La guerra con gli occhi dei più piccoli, arriva l’esordio alla regia di Claudio Bisio con L’ultima volta che siamo stati bambini

Per loro tutto è gioco, combattono in cortile una fantasiosa guerra fatta di missioni avventurose ed eroismi, poi però fanno patti “di sputo” e non “di sangue” per paura di tagliarsi. Ma il 16 ottobre il ragazzino ebreo viene portato via dai tedeschi insieme a oltre mille persone del Ghetto. Grazie al padre Federale di Italo, i tre amici credono di sapere dov’è e, per onorare il “patto di sputo”, decidono di partire in segreto per convincere i tedeschi a liberare il loro amico. L’ennesima missione fantasiosa entra nella realtà, i tre bambini viaggiano soli in un’Italia stremata dalla guerra, fra soldati allo sbando, disertori, truppe di tedeschi occupanti, popolazioni provate e affamate…
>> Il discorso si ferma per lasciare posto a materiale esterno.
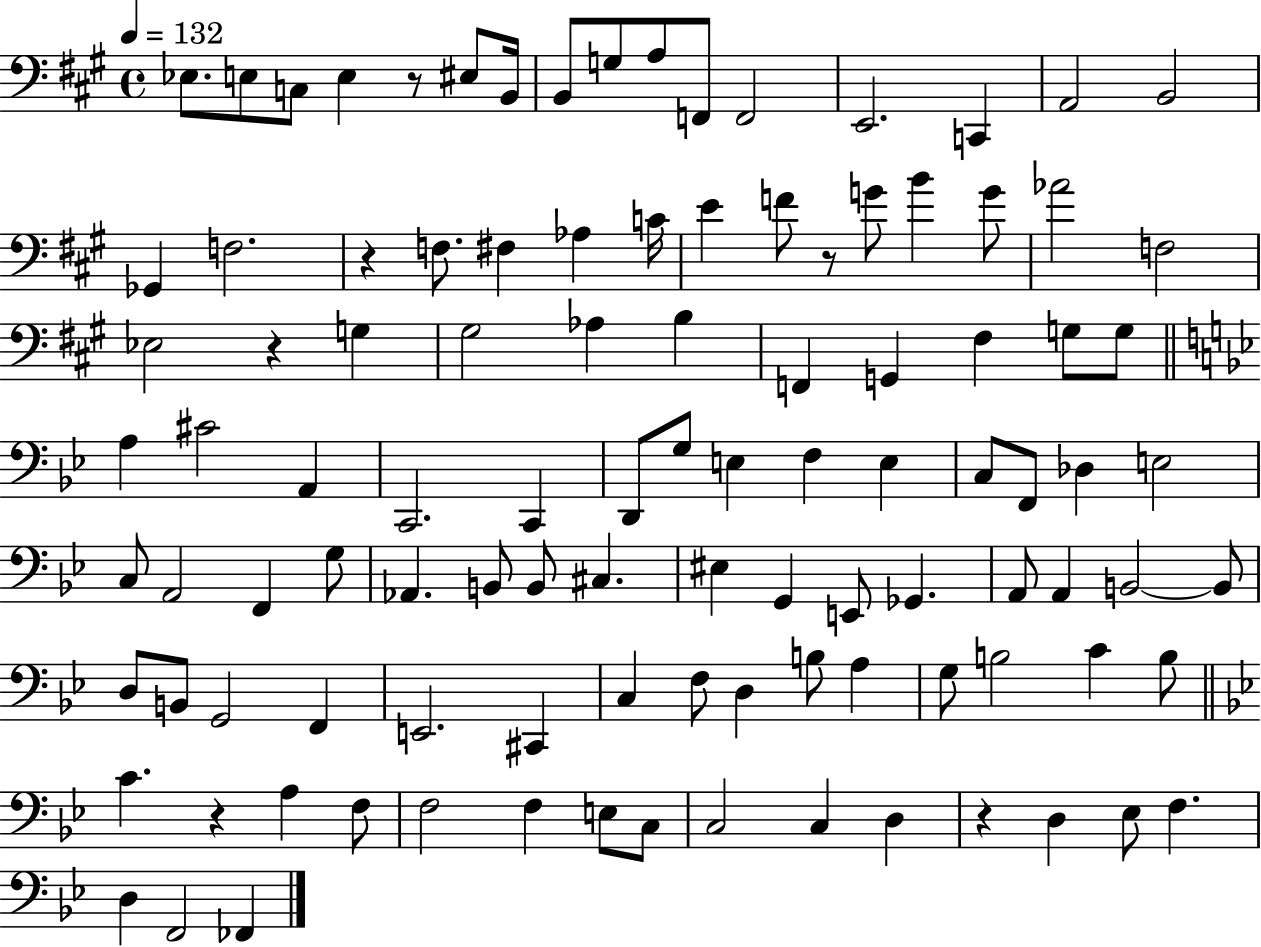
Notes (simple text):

In sala con Medusa Film in occasione degli 80 anni dal rastrellamento del Ghetto di Roma, L’ultima volta che siamo stati bambini segna l’esordio dietro la macchina da presa di Claudio Bisio. «Quando nei primissimi mesi del 2019 ho letto il libro di Fabio Bartolomei, ho sorriso e pianto. Quella era una storia importante e racchiudeva una combinazione di emozioni non facili da tenere in equilibrio, ma l’autore ci era riuscito in modo meraviglioso – le sue parole -. Mi sono quindi chiesto: si può raccontare l’orrore senza mai mostrarlo? E lo si può narrare attraverso lo sguardo disincantato e inconsapevole di tre bambini di nove anni?». Come testimoniato dal film, la risposta è naturalmente sì, con il mondo visto con gli occhi di un gruppo di bambini: «Questo è il film. Il cuore di questo racconto è rappresentato dai bambini, dal loro agire, dalle loro parole e pensieri che imprimono alla storia un tono leggero e ironico. Buffo, malgrado tutto, perché in realtà loro sono serissimi».